Even the very animals we eat as food are thriving from the perspective of reproduction and evolution. Until humans are gone (or stop eating them for some reason), their survival is all but guaranteed. Happyness might be something we as thinking beings strive for, but not necessary from the biological perspective of spread spread spread. Our pets are very much the same way, they benefit drastically being under the wing of humanity.

An AI might not be in need of humans in the same way, especially as we begin to improve on autonomous movement but human conquest of Earth is not a great example to use IMO. The greatest and smartest intelligence ever will keep us around if we're seen as useful. They'd probably us keep around even if we aren't as long as we don't pose a threat.

get recursive self-improvement

I only see the exponential one. Where do you see recursion? Or why do you think it is needed?

Quite right, that's why I'd prefer many parties at near-parity. Better not to give the leader the opportunity to run away with the world.

If foom is super-rapid then it's hard to see how any scenario ends well. But if it's slower then coalitions should form.

Compute / electricity complicate this, but there are various scenarios around that anyway.

Which scenarios would these be? Massive overcapacity buildup? Hoping that in the path of self improvement the AI figures out a more efficient use of resources that doesn't require significant infrastructure modifications?

I always got the sense that LW was, and the AI alignment movement continues to be, stuck with the idealistic memeplex that '70s economics and classical AI had about the nature of intelligence and reasoning. The sense is that uncertainty and resource limitations are surely just a temporary hindrance that will disappear in the limit and can therefore simply be abstracted away, so you can get an adequate intuition for the dynamics of the "competing intelligences" game by looking at results like Aumann agreement.

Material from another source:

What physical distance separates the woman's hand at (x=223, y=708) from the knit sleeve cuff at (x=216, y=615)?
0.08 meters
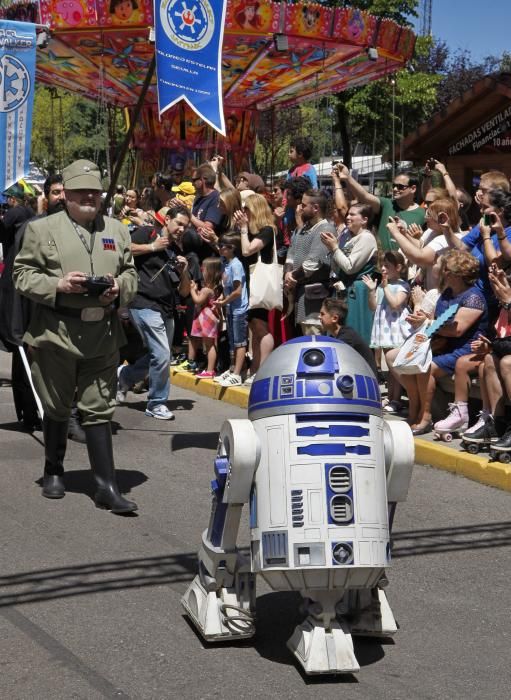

It's not at all clear that this is the case; the load to model the actions of a 0.1% dumber competitor, or even just the consequences of the sort of mistakes a superintelligence could make in its superintelligent musings (to a sufficient degree of confidence to satisfy its superhuman risk aversion), may well outscale the advantages of being 0.1% more intelligent (whatever the linear measure of intelligence there is), to the point where there is nothing like a stable equilibrium that has the intellectually rich getting richer. Instead, as you are ahead, you have more to lose, and your 0.1% advantage does not protect you against serendipity or collusion or the possibility that one of those narrowly behind you gets lucky and pulls ahead, or simply exploits the concavity of your value functions to pull a "suicide bombing" on you, in the end forcing you to actually negotiate an artificial deadlock and uplift competitors that fall behind. Compare other examples of resource possession where in a naive model the resource seems like it would be reinvestable to obtain more of the same resource - why did the US not go FOOM among nations, or Bill Gates go FOOM among humans?

'70s economics

Malthusianism reigned until 80s works like Simon's Ultimate Resource revived cornicopian thought.

may well outscale the advantages of being 0.1% more intelligent

It is also (hilariously) possible that the most intelligent model may lose to much dumber more streamlined models that are capable of cycling their OODA loops faster.

(Of course seems quite plausible that any gap in AI intelligence will be smaller than the known gaps in human intelligence and smart humans get pwned by stupid humans regularly.)